Health service staff in Birmingham go on strike against transfer of 40 members

Unions are protesting the transfer of support staff members to NHS’ wholly owned subsidiary company. They claim that the company, created to gain tax exemptions, will alter the pay and conditions of the staff.

June 27, 2019 by Peoples Dispatch
NHS strike -Birmingham
The strike was called by the unions, Unite and Unison.

Around 150 National Health Service (NHS) employees at Birmingham and Solihull Mental Health NHS Foundation Trust began a three-day strike on June 24, protesting plans to transfer 40 members of the support staff to Summerhill Services Ltd (SSL). The SSL is a wholly owned subsidiary of the NHS designed to avoid paying tax. Members of the NHS support staff at Birmingham have been transferred to Summerhill Services Ltd with effect from July 1. The strikers include porters, housekeepers, domestic assistants and maintenance staff. The strike was called by the unions, Unite and Unison.
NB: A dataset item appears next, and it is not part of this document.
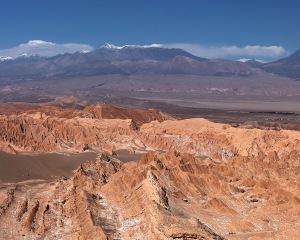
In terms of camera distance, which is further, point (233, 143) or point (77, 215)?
point (233, 143)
A wholly owned subsidiary is a company whose common stock is 100% owned by its parent company. These days, trusts are forming wholly owned subsidiary companies in England so that they can register for value-added tax (VAT) exemption. NHS trusts have formed such companies to be able to compete on a level playing field with commercial competitors who register for VAT exemption for their work in the NHS.
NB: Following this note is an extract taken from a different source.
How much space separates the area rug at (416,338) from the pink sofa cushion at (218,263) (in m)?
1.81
Explaining how the transfer will affect the employees, Unison said, “The Summerhill Services was set up by the trust to cut costs by taking advantage of a tax loophole. It does not have to honor future NHS pay agreements, enabling it to alter the pay and conditions of staff and employ new people on inferior terms.”

Angela, a Unite member, told the Socialist Worker, “We want to stay in the NHS. Summerhill Services Ltd should leave us alone — that’s our message to the country.”

“This unpalatable transfer will strip our members of their status as NHS employees and is a part of the accelerating backdoor privatization of the health service. Ultimately, it will lead to salami slicing of patient services. Unite is disappointed that trust bosses want to push ahead with their plans, despite the overwhelming opposition of the workforce,” Frank Keogh, the Unite regional officer, said.